UFC Vice President of Athlete Health and Performance Jeff Novitzky had a Q&A session with reporters during a media scrum after UFC 232 weigh-ins regarding the Jon Jones testing controversy heading into tonight’s pay per view. Here is what he had to say about the most common questions surrounding the situation:

Microdosing
“Those that know about microdosing know that you microdose with endogenous substances, things that are already appearing in the body.”

Fluctuating Picogram Levels of Jon Jones’s Drug Tests
“Be real careful if you’re going to be the guy out there with the pseudo-science saying, ‘Wait a second, Jon jumped from 20 to 60 from September to December, and that means he reingested it,’ What he’s saying here is, slow your roll on that. It’s such a small, incomprehensive level that we don’t really know what those variances are going to look like.”

USADA Objectivity
“By putting these things in writing, by putting their reputations on the line now and forever going forward, they’re never going to do something like that because the UFC pays USADA to administer our program, or because Jon Jones is a popular fighter and they want to see him fight this weekend. That’s just not the way this world works.”

Sources External to USADA
“I have some very absolute statements from three of the top anti-doping experts, I consider, in the world, that all of them said, there’s no of reingestion. And there is also, maybe most importantly, no evidence that he would retain any performance-enhancing benefit. And so I’ve got to rely on those, and I’m confident in those scientists and their opinion.

━━━━━━━━━━━━━━━━━━━━

▸ Exercise requirements
• a. In the Jeff Novitzky Q&A piece, after which event's weigh-ins was the media scrum held?
• b. Reproduce verbatim the passage of the Jeff Novitzky Q&A piece running from "USADA Objectivity" down to "and their opinion.".

▸ Recorded information
━━━━━━━━━━━━━━━━━━━━

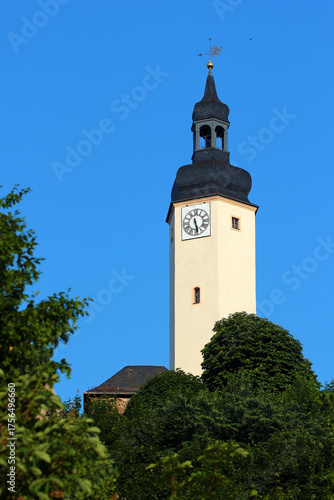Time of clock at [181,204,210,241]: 5:28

━━━━━━━━━━━━━━━━━━━━

▸ Solved tasks
• a. UFC 232

• b.
USADA Objectivity
“By putting these things in writing, by putting their reputations on the line now and forever going forward, they’re never going to do something like that because the UFC pays USADA to administer our program, or because Jon Jones is a popular fighter and they want to see him fight this weekend. That’s just not the way this world works.”

Sources External to USADA
“I have some very absolute statements from three of the top anti-doping experts, I consider, in the world, that all of them said, there’s no of reingestion. And there is also, maybe most importantly, no evidence that he would retain any performance-enhancing benefit. And so I’ve got to rely on those, and I’m confident in those scientists and their opinion.